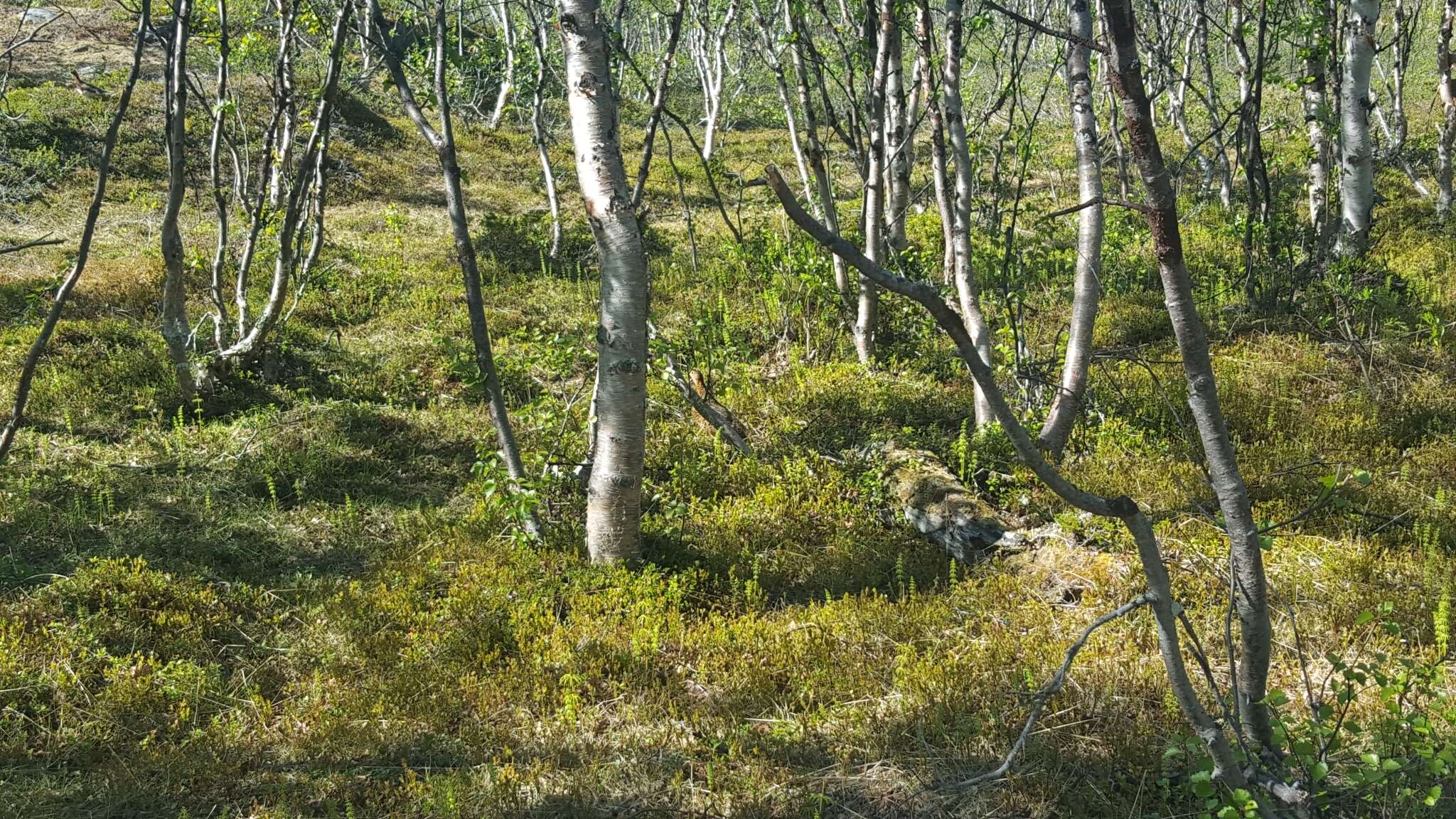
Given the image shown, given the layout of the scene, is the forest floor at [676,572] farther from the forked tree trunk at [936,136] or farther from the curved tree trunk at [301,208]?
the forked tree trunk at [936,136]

* * *

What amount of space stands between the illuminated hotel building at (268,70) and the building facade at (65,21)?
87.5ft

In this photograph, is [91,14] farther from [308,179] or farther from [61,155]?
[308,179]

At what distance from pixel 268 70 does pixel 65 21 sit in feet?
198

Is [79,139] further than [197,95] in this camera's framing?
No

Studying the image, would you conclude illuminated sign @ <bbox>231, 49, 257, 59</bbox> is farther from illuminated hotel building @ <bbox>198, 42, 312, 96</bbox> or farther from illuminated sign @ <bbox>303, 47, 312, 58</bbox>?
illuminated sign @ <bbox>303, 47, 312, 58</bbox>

...

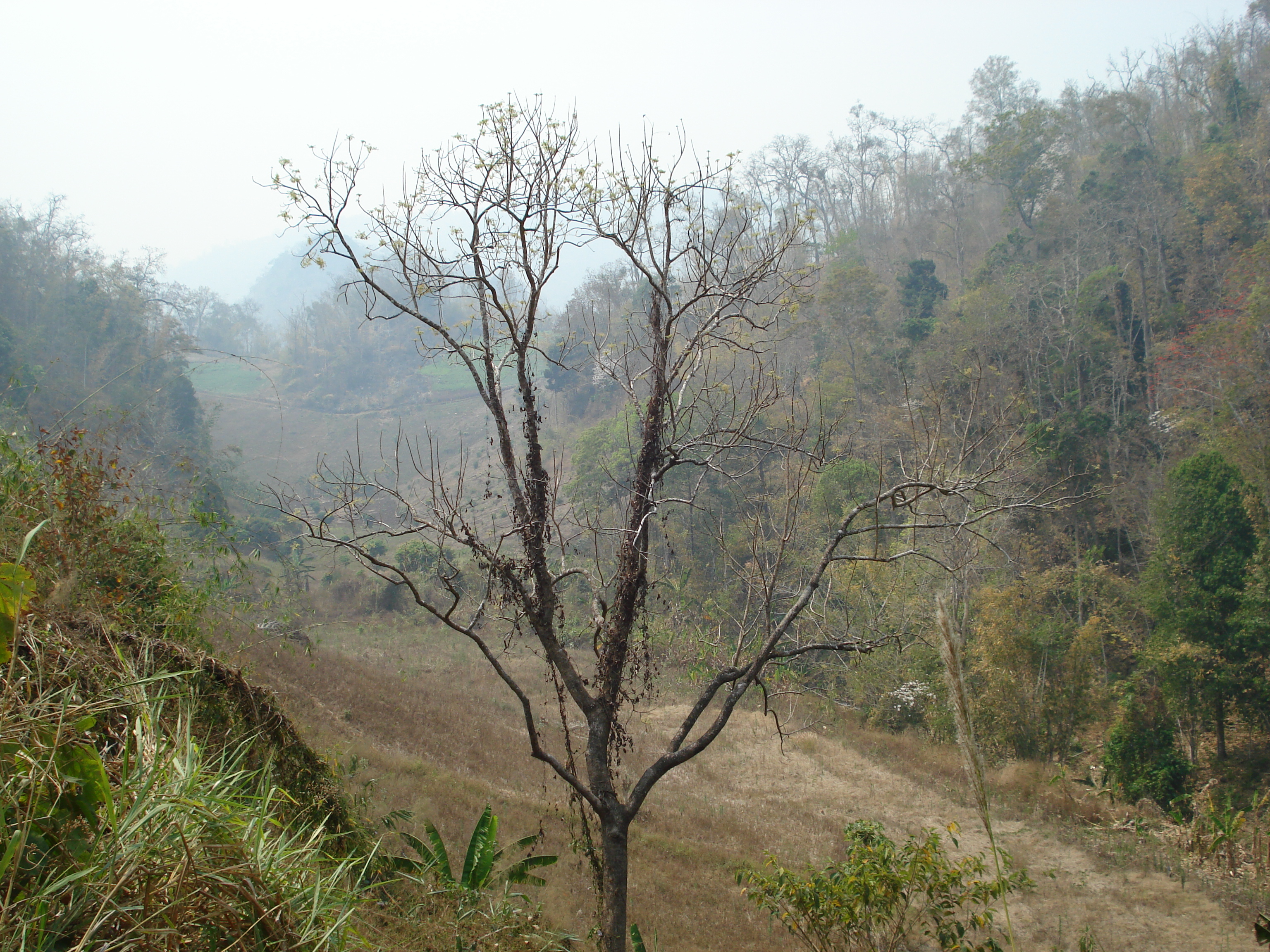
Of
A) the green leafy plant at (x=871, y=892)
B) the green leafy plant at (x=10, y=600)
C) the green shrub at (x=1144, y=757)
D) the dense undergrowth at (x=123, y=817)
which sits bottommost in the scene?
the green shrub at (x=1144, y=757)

#### Job:
How many lines in the records above contain the word "building"? Reply with the number only.

#### Correct result:
2